- What you are asked to do -
Locate the line that contains "Motivo de uñas". Retype it and every line after it to the end of the records, exactly, but not the pictures.

START Information provided

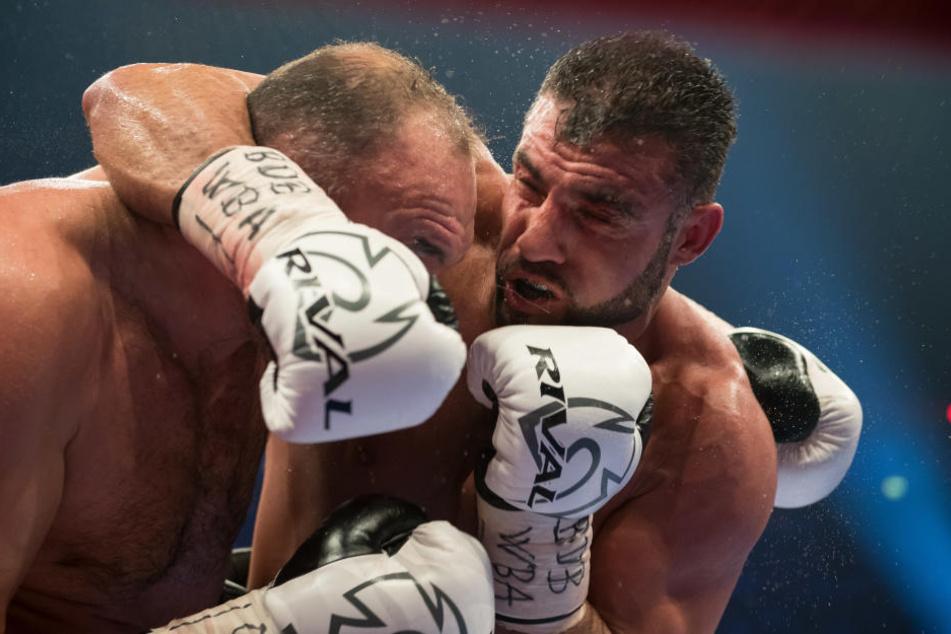 Manuel Charr (re.) gewann gegen den zehn Zentimeter größeren und 22 Kilogramm schwereren Alexander Ustinow nach Punkten.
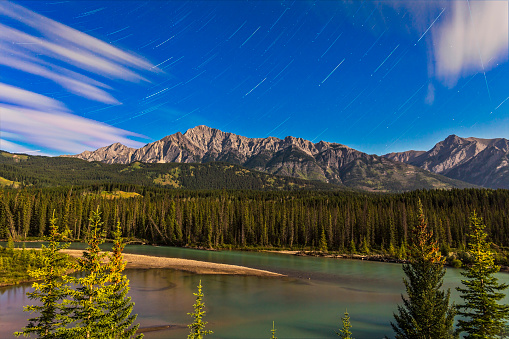star sky「Star trails above the Front Ranges in Banff National Park, Alberta, Canada.」:スマホ壁紙(8)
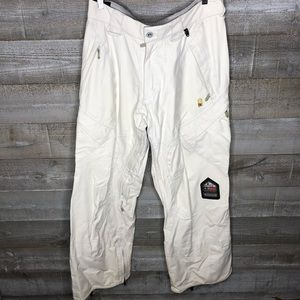 DC white mtn series snowboard pants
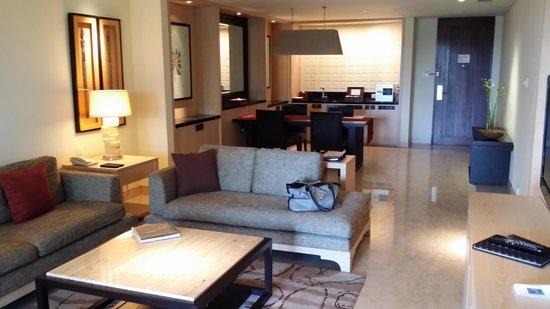 Conrad Bali: lounge room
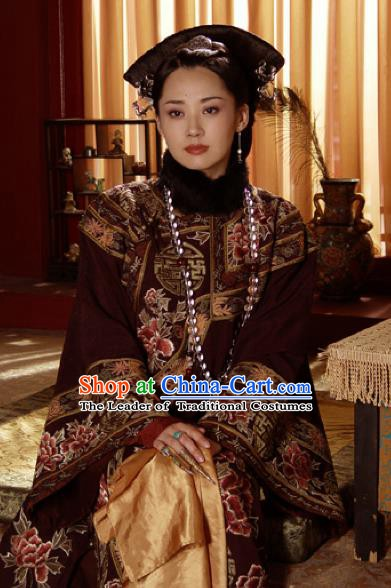 Ancient Chinese Qing Dynasty Manchu Empress Dowager Xiao Zhuang Embroidered Historical Costume for Women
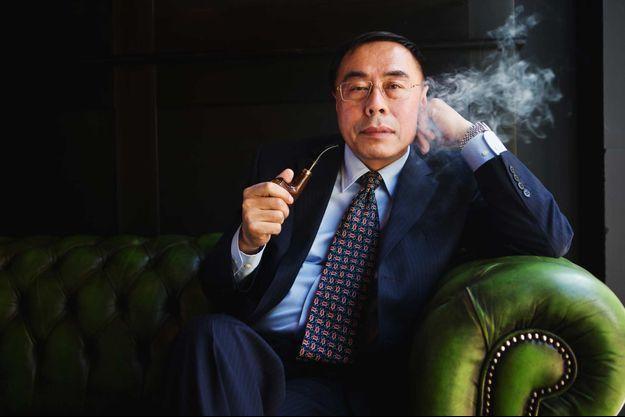 Hon Lik, inventeur de la cigarette électronique, vapote ici une pipe électronique.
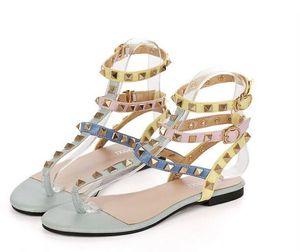 Tamaño 34-45 color del arco iris sandalias de gladiador mujer diseñador remaches chanclas T correa-sandalias cinturón de tobillo zapatos romanos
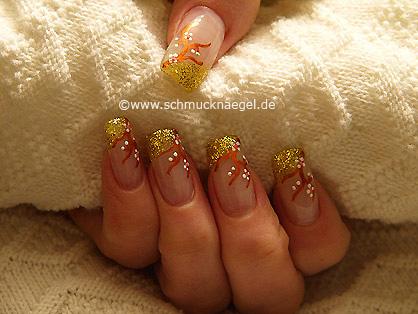 Motivo de uñas con esmalte de color oro-glitter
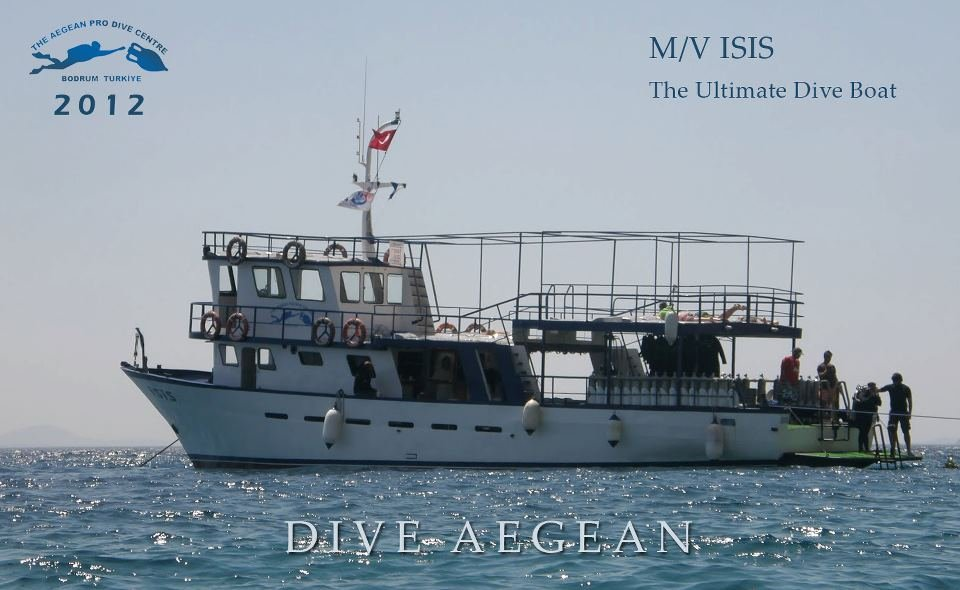 ISIS - The dive boat - Aegean Pro Dive Centre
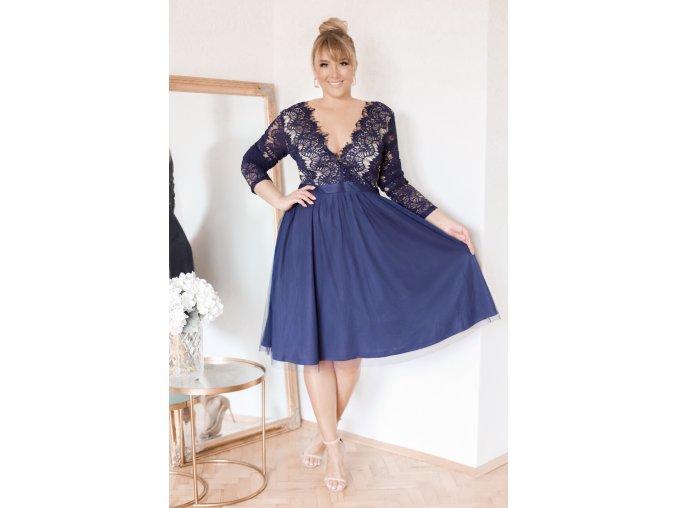 Tmavě-modré šaty s krajkou a dlouhým rukávem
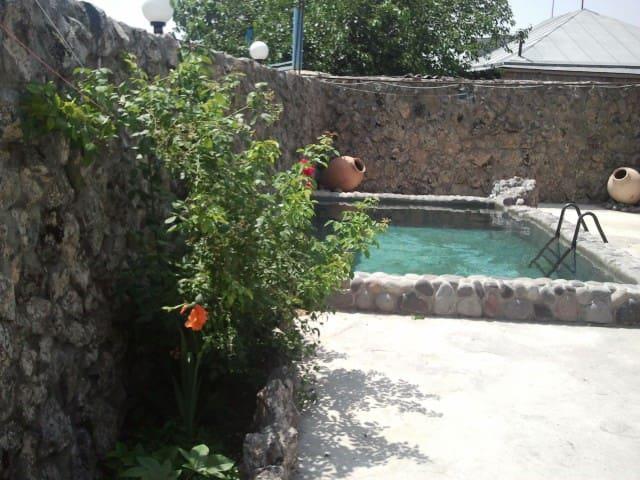 Дом для отпуска Dinadav House - Гарни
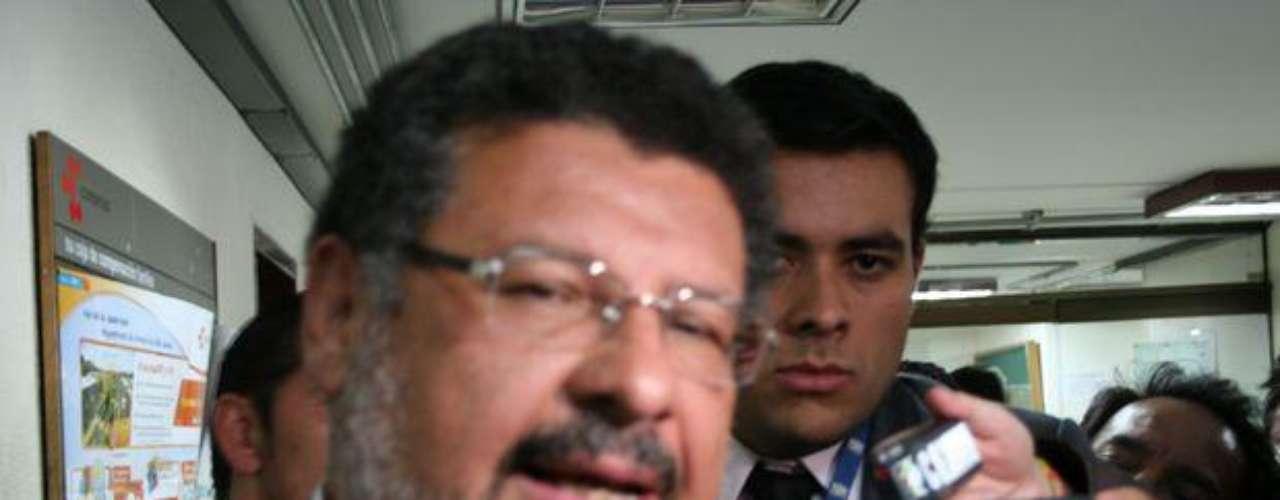 El reconocido abogado Jaime Granados (quien representa al expresidente Uribe y a su exsecretario privado, Bernardo Moreno) asumió la defensa de Laura Moreno no obstante a que de acuerdo con su colega y amigo, Jaime Lombana, sabe que su cliente miente.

END Information provided

- Written solution -
 Motivo de uñas con esmalte de color oro-glitter
 ISIS - The dive boat - Aegean Pro Dive Centre
 Tmavě-modré šaty s krajkou a dlouhým rukávem
 Дом для отпуска Dinadav House - Гарни
 El reconocido abogado Jaime Granados (quien representa al expresidente Uribe y a su exsecretario privado, Bernardo Moreno) asumió la defensa de Laura Moreno no obstante a que de acuerdo con su colega y amigo, Jaime Lombana, sabe que su cliente miente.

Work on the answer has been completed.